A Single Front-End For EDC and Randomization
Full integration between EDC and IRT system
In a double-blind randomized placebo-controlled Phase II study, IDDI set up a complete integration between its EDC system (ID-base™ powered by XClinical) and its IRT system (ID-net). This was a single front-end for the site. Full integration means that the randomization is performed by the site using the EDC system, which calls in the background ID-net randomization web services to perform randomization and treatment allocation. The investigator could therefore randomize patients directly from the EDC system without using the randomization system (ID-net).
In this study, a huge number of subjects had to be screened to ensure a total of 200 fully eligible subjects for treatment. IDDI decided to set up two instances in the EDC system, one for the automatic upload of the data coming from the pre-screened subjects and the other instance for the data collection of the eligible and randomized subjects. This particular set up meant a huge save of time in the study conduct.
Independent Analyses To Inform Go/No-go Decisions
Our client in this case was an investment organization specialized in biotechnology companies, and they required an urgent analysis of clinical data that would be presented on the following week to key decision-makers in the acquisition of a new biotechnology product. The manufacturer of the product had conducted a phase III trial and published the results, but the contract research organization that performed the original statistical analysis was no longer able to provide support to our client. Moreover, there was a need to verify the original results, given the fact that they were negative in the overall trial population, but provided signals of activity in subgroups. By repeating the analysis in only six days and questioning some of the original results presented by the manufacturer in their publication, IDDI was able to better inform their decision-making process.
Clinical Validity Of Circulating Tumor Cells (CTC)
Assessment of Clinical Validity of Circulating Tumor Cells (CTC) Quantification
Clinical Validity Of Circulating Tumor Cells (CTC) In Patients With Metastatic Breast Cancer: A Pooled Analysis of Individual Patient Data
The purpose was to assess the clinical validity of circulating tumor cells (CTC) quantification for prognostication of patients with metastatic breast cancer by undertaking a pooled analysis of individual patient data. IDDI performed this statistical analysis.
These data confirmed the independent prognostic effect of CTC count on progression-free survival and overall survival. This is the first study to show that CTC count also improves the prognostication of metastatic breast cancer when added to full clinicopathological predictive models, whereas serum tumour markers do not.
A Double Masked Minimization in Ophthalmology Study
Phase II study conducted with a dose-escalation minimization
A phase II ophthalmology study was conducted with a dose-escalation minimization to evaluate the safety, tolerability and efficacy of a treatment in reduction of intraocular pressure in subjects with ocular hypertension or primary open-angle Glaucoma.

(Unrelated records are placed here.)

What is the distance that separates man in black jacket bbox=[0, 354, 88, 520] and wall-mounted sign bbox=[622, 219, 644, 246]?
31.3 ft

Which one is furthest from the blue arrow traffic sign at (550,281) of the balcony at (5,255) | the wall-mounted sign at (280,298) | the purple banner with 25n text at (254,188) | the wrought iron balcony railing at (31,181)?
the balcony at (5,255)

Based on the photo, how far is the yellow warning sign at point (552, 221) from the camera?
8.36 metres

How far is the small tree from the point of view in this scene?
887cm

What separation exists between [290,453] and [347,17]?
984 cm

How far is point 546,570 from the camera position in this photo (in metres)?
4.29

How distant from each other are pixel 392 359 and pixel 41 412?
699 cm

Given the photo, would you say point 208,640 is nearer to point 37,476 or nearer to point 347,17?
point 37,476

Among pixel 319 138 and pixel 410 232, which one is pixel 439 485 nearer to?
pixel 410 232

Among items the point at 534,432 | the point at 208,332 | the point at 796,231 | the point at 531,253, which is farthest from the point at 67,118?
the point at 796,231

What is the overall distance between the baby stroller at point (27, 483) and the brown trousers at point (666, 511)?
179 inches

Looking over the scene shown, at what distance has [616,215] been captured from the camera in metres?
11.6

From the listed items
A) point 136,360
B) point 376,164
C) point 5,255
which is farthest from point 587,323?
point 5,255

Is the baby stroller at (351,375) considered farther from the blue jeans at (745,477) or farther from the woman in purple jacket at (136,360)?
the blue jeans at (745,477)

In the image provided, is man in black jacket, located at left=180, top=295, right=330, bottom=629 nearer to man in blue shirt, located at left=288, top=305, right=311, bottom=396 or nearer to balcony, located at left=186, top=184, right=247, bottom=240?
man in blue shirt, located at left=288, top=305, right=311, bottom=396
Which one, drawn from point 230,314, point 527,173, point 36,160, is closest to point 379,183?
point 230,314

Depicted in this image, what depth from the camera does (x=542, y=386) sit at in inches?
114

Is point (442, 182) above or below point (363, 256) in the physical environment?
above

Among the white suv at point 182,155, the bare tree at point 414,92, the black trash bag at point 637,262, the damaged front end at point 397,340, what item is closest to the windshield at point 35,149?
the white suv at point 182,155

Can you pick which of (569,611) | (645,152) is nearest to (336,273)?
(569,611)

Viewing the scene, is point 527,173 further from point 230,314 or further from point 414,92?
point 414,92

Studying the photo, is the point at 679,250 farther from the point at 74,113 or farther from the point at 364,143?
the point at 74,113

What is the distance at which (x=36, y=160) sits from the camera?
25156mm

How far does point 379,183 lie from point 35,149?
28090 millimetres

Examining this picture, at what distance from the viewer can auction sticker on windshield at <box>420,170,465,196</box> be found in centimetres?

Double Masked Minimization in Ophthalmology Study: first the kits were randomized to eye (OD or OS) and then the randomization system (ID-net) performed a stratified minimization on treatment (active or placebo). The dose escalation was managed by using different cohorts automatically closed by the system once the number of expected patients was reached. Our randomization system is flexible and can adapt to studies with a very complex design. It is supported by a 24/7 Help Desk which allows an optimal interaction with Sponsors and Sites during the study.
Developing New Biomarkers And Diagnostic Tests
Biostatistical Expertise For Developing New Biomarkers And Diagnostic Tests
IDDI has a long-term collaboration with a Sponsor to provide biostatistical expertise for developing new biomarkers and diagnostic tests based on Sponsor’s proprietary micro-array technology and to perform statistical analyses of clinical studies of diagnostic tests, using the “Nearest Centroïd Prediction Rule”and the “Leave-One-Out Cross-Validation” method.